Tailoring alginate nanoparticles: influence of reverse micelle templates on structure, size, and encapsulation properties

Abstract

In this work, alginate nanoparticles (ALG-NPs) were synthesized using reverse micelles (RMs) as nanoreactors to investigate how interfacial charge influences their structure, size, and encapsulation properties. Three types of RMs were employed: (i) anionic RMs formed by sodium bis(2-ethylhexyl)sulfosuccinate (AOT) in isopropyl myristate, (ii) cationic RMs formed by benzyl-hexadecyl-dimethylammonium chloride (BHDC) in toluene, and (iii) nonionic RMs formed by 2-[4-(2,4,4-trimethylpentan-2-yl)phenoxy]ethanol (TX-100) in cyclohexane. ALG-NPs were synthesized at varying water contents (W₀ = [H₂O]/[surfactant]) and resuspended in water at pH 6.5 for characterization. Dynamic light scattering revealed that nanoparticle size is highly dependent on the RM template. ALG-NPs synthesized in AOT RMs were the smallest, with their size increasing as W₀ increased, a trend also observed for TX-100 RMs. In contrast, the opposite behavior was observed in BHDC RMs, where nanoparticle size decreased with increasing W₀. This difference reflects the degree of crosslinking with Ca²⁺ ions as influenced by interfacial charge.

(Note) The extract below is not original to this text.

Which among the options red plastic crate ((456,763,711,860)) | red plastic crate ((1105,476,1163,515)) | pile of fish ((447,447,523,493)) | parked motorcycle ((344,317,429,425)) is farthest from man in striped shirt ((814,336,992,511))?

Using N,N-dimethyl-6-propionyl-2-naphthylamine (PRODAN) and curcumin, we found that AOT-based ALG-NPs were the most compact and rigid, offering prolonged protection for curcumin against degradation under ambient conditions. This study underscores the potential of tailoring ALG-NPs through precise control of interfacial environments, offering new opportunities for applications in food technology, nutraceuticals, and biotechnology. By stabilizing bioactive compounds and enhancing bioavailability, these findings pave the way for innovative functional formulations.